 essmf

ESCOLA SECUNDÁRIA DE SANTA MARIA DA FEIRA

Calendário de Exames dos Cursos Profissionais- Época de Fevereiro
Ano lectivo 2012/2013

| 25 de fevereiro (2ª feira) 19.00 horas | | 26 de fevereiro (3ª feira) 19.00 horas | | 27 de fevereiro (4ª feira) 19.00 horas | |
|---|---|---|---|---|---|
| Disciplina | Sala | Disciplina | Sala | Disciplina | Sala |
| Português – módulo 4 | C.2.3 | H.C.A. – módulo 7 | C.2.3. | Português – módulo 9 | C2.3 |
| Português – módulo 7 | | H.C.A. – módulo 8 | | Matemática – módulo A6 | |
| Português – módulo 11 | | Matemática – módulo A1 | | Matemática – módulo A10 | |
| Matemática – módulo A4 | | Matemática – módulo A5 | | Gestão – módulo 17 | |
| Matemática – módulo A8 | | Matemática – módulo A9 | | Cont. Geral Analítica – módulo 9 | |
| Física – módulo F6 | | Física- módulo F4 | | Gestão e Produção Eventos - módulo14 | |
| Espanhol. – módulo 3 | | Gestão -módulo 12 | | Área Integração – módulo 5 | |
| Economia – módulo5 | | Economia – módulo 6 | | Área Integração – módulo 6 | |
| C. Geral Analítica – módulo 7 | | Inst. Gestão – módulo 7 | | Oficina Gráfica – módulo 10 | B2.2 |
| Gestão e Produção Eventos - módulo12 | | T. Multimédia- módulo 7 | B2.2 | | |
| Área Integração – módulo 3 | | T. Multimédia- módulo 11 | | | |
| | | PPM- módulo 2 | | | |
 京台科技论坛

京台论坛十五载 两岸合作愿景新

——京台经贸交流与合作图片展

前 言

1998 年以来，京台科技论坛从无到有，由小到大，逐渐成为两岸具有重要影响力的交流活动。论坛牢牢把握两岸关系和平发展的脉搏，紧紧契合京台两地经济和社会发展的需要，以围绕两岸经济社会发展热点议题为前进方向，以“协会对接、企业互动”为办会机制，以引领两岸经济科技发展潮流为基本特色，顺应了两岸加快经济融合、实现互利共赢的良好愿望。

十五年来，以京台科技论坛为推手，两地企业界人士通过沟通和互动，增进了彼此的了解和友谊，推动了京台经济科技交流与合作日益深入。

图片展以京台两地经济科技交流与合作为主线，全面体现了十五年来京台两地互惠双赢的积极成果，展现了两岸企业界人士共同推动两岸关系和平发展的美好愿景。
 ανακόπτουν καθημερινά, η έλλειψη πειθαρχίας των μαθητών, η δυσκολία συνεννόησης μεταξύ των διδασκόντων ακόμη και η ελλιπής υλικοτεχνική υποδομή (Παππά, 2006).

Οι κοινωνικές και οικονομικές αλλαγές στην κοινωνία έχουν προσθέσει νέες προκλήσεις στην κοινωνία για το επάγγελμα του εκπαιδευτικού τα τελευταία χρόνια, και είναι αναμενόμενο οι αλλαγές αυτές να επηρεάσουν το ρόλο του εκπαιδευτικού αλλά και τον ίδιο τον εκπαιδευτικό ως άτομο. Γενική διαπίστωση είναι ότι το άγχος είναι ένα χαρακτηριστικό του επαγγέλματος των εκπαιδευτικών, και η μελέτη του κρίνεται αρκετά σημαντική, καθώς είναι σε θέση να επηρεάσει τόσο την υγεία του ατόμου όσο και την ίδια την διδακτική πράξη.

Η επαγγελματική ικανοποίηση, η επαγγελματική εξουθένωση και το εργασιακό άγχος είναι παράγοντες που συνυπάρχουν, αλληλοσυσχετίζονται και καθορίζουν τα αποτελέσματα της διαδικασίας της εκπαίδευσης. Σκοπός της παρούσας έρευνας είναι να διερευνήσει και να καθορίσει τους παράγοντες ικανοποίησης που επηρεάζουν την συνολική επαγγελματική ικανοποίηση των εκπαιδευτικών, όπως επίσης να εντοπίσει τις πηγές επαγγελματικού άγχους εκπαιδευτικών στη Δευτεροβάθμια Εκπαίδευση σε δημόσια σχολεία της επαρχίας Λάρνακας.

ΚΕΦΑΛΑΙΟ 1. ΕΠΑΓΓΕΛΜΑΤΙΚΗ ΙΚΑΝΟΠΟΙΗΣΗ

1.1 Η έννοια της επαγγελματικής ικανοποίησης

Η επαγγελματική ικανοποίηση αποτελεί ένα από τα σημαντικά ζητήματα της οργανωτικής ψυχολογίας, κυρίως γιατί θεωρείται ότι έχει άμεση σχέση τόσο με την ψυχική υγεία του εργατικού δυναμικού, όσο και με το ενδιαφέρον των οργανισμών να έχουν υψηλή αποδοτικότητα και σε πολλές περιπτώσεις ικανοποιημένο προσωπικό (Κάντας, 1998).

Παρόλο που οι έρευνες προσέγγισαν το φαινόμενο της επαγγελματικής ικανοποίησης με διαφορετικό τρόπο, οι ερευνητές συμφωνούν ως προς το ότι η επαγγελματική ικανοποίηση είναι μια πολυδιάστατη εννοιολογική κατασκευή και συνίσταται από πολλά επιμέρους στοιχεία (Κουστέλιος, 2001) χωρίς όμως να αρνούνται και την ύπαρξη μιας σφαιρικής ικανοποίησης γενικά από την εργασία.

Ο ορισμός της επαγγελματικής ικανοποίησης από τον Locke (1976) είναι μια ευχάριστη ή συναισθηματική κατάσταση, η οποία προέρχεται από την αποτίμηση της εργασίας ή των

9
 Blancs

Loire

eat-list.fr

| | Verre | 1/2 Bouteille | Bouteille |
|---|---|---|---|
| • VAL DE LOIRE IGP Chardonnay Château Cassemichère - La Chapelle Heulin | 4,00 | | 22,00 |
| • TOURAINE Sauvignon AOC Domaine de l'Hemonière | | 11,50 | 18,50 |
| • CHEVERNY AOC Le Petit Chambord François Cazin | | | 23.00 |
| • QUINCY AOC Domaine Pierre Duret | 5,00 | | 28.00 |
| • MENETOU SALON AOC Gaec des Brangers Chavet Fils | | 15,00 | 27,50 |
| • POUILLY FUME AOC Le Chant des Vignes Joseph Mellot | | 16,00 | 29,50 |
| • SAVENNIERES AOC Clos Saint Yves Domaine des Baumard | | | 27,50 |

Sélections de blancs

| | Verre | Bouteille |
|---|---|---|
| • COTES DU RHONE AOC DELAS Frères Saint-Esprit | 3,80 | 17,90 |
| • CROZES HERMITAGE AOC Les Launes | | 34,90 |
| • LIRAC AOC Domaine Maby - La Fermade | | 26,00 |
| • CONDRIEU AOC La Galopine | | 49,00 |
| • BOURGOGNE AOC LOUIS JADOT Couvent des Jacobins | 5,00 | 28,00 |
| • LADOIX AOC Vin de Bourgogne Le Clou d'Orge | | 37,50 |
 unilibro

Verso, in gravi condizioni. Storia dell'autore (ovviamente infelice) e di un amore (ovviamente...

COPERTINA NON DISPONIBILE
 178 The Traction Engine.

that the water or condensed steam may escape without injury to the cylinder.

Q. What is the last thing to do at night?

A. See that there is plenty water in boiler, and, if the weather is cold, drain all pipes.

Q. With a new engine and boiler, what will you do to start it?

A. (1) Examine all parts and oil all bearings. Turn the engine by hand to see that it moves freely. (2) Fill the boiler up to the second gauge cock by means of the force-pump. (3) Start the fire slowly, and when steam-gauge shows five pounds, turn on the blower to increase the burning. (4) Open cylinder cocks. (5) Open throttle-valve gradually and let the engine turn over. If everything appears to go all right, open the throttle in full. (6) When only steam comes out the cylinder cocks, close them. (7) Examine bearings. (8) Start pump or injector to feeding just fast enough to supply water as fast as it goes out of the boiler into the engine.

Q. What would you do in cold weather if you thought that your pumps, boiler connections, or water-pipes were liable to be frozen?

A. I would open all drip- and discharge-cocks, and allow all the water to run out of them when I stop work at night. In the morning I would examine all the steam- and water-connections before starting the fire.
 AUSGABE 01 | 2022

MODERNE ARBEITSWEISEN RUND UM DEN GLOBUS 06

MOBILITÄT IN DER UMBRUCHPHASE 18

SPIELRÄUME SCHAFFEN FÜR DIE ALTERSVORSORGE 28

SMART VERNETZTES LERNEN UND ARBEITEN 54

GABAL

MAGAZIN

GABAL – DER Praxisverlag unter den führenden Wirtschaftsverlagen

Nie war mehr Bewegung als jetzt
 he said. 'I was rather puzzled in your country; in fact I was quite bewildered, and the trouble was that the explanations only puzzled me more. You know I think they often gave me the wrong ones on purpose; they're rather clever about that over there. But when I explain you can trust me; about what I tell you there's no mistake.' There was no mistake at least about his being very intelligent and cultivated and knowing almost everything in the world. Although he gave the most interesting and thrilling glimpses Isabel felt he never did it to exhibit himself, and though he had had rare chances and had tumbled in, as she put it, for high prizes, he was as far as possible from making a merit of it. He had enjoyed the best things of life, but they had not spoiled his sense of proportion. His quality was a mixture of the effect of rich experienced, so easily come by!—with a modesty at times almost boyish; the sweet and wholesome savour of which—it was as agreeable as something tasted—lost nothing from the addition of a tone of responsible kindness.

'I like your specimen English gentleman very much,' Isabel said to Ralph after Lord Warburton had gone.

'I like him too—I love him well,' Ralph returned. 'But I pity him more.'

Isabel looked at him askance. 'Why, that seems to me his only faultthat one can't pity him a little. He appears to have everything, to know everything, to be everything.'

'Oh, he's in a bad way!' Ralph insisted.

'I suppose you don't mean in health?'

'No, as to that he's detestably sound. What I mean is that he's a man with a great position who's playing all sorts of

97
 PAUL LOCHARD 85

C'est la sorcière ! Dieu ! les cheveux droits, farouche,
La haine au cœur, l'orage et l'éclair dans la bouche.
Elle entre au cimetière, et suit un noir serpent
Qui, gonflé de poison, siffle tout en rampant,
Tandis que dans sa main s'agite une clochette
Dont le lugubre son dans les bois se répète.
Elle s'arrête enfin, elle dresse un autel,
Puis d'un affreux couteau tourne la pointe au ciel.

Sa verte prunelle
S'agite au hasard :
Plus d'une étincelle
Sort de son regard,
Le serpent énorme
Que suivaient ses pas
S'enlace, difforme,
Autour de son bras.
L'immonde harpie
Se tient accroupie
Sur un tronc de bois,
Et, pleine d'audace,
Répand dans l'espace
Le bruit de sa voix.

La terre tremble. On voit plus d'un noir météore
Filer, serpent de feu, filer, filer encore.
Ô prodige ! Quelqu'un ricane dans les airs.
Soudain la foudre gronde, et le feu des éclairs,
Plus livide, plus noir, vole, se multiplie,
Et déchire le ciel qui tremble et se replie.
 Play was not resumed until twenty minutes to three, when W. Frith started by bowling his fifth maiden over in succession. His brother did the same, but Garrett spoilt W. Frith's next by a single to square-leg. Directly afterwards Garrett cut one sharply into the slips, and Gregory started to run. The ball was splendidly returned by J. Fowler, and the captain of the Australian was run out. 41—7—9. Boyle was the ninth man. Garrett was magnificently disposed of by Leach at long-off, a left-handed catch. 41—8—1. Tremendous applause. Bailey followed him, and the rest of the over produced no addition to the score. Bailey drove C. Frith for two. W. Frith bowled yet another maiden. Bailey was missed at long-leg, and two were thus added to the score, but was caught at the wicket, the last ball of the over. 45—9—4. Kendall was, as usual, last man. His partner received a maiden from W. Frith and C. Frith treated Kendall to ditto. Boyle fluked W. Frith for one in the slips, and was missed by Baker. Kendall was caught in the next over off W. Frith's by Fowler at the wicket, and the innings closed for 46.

■ What to do ■
Identify how many lines in the entries above contain the word "boiler" and provide only that figure.

■ Expected output ■
4